INPUT MATERIAL:

+--

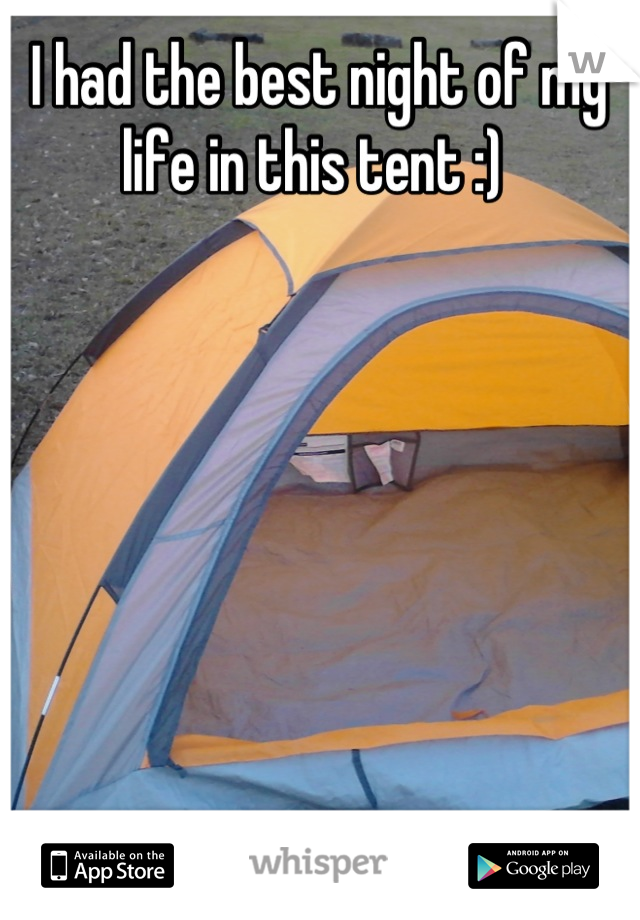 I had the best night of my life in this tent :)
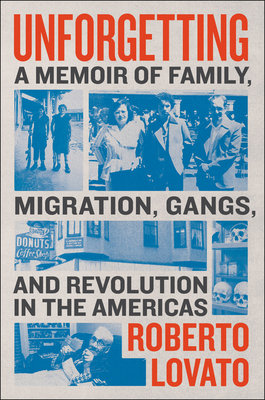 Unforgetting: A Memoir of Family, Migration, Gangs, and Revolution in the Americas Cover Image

+--

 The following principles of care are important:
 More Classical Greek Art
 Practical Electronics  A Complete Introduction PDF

+--

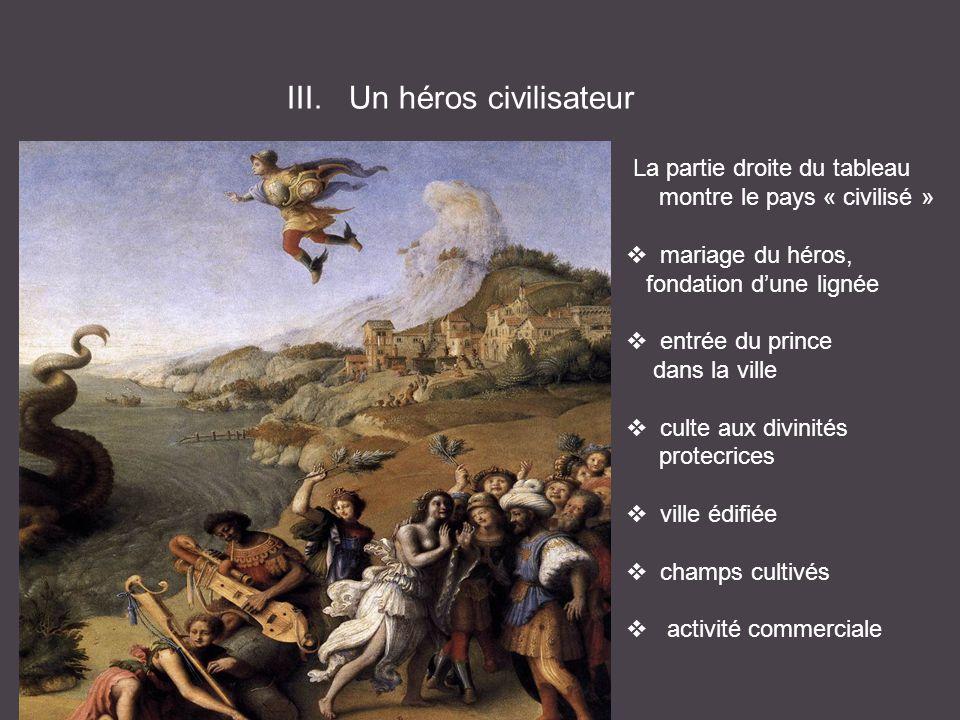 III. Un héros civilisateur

+--

EXERCISE: Your answer should be the exact lines above from the one containing "I had the best" through the one containing "Unforgetting: A Memoir", with both end lines kept and the pictures removed, please.

RESPONSE TO THE TASK:
 I had the best night of my life in this tent :)
 Unforgetting: A Memoir of Family, Migration, Gangs, and Revolution in the Americas Cover Image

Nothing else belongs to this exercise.